From the desk of Lisa Mathess, M.A., SHRM-CP, Principal Consultant, ADA Specialist
Fall is underway here in West Virginia and that can mean the morning temperatures start in the 40s and rise to the 80s by the afternoon. While many love fall and the spontaneity it brings, this type of fluctuation in temperatures can be a nightmare for those with Raynaud’s syndrome as it can leave them with tingling fingertips and overall numbness for the remainder of their day. Raynaud's syndrome, sometimes called Raynaud's disease or phenomenon, is a rare condition that when exposed to cold temperatures or emotional stress, it causes the blood vessels to narrow resulting in numbness, tingling, and/or burning in one’s extremities. Most often it will affect a person’s fingers and toes, but can also affect the nose, ears, and lips. Minor fluctuations in temperature can cause people to have flare-ups. There are two main types of Raynaud’s, primary being a standalone disease and the cause is unknown. Secondary is known as Raynaud’s phenomenon and/or syndrome often stemming from a known primary disease, often lupus or rheumatoid arthritis.

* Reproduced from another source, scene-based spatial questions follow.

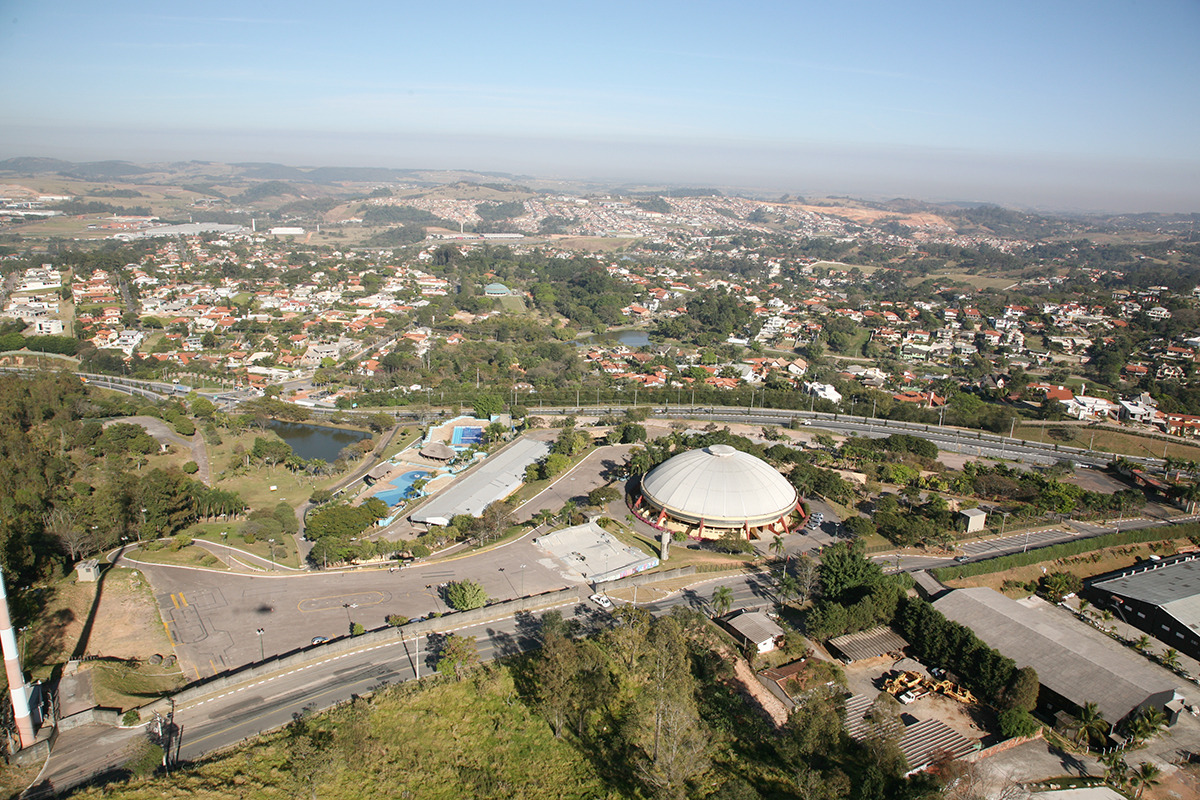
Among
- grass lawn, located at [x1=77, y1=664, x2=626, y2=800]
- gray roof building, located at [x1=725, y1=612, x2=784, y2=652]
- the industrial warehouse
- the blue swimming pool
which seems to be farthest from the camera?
the blue swimming pool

Some employees with Raynaud’s disease may need workplace accommodations only during colder months or seasons that have extremes in temperatures. Common assistive technologies we often see with success for employees with Raynaud’s include: Heated Clothing, Heated Gloves, Heated Seat Cushions, Heated Ergonomic and Computer Products, and Workstation Space Heaters.
There are also many accommodation options that don’t include technology or specific products. Flexible scheduling often enables employees to work during the warmer times of day, when they will be most productive and without pain. Telework to permit employees to work at home or another location to limit weather exposure and allowing employees to have control of their thermostat often makes for a suitable work environment. Finally, redirecting ventilation systems, moving offices, and/or covering existing vents may be low-cost options that are highly-effective.
Here are some accommodation situations and solutions involving employees with Raynaud’s:
Situation: An advertising sales rep had Raynaud’s syndrome. The employee typically utilized public transportation, but during the winter months waiting for the bus in the cold caused her pain throughout her extremities.
Solution: The employee was accommodated with telework for winter months, enabling the employee to limit outdoor exposure and successfully work from her home.
Situation: An English professor with Raynaud’s disease had trouble getting to campus early in the morning due to body numbness.
Solution: The professor was permitted to schedule her classes in the afternoon and evening, which enabled her to teach when she felt her best.
Situation: A payroll processor with Raynaud’s syndrome was experiencing tingling in his fingertips due to the cold office temperatures.
Solution: The employer provided the employee with heated computer products and moved him to a private office where he could control the thermostat.